Republican candidate Ben Carson stirred up some press when he suggested that there should be a religious test for public office — or at least for the highest public office, anyway:
“I would not advocate that we put a Muslim in charge of this nation,” Carson said in an interview televised on NBC’s “Meet the Press” on Sunday. “I absolutely would not agree with that.”
“… Congress is a different story, because it depends on who that Muslim is and what their policies are, just as it depends on what anybody else says, you know,” Carson said.
This is because Carson asserts that the Muslim faith is “inconsistent with the values of America.”
When doubling down on the comments, his campaign spokesman did a little song-and-dance to justify Carson’s logic:
“He did not say that a Muslim should be prevented from running, or barred from running in any way,” Watts said. “He [Carson] just doesn’t believe the American people are ready for that.”
“Dr.
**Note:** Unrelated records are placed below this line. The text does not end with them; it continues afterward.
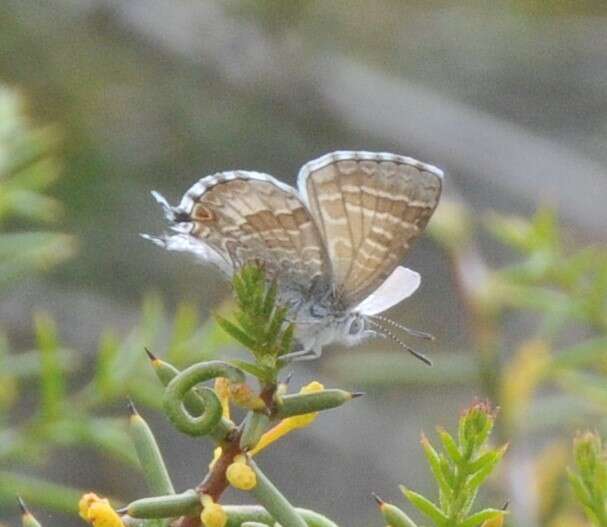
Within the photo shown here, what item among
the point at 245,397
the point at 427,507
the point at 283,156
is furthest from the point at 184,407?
the point at 283,156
Carson is a strict adherent to the First Amendment — freedom of religion. That includes people of all faith,” Watts said. “He has great respect for the Muslim community, but there is a huge gulf between the faith and practice of the Muslim faith, and our Constitution and American values,” he added.
Lest anyone think that this is an anomaly or only particular to Muslims, there are a number of states that ban people who don’t believe in God from running for public office (although these bans aren’t typically enforced and are likely unconstitutional), and the argument is sometimes also applied to Mormons, Jews and people of LGBT-affirming Christian faiths. And there is no shortage of far right pundits who claim this is justified.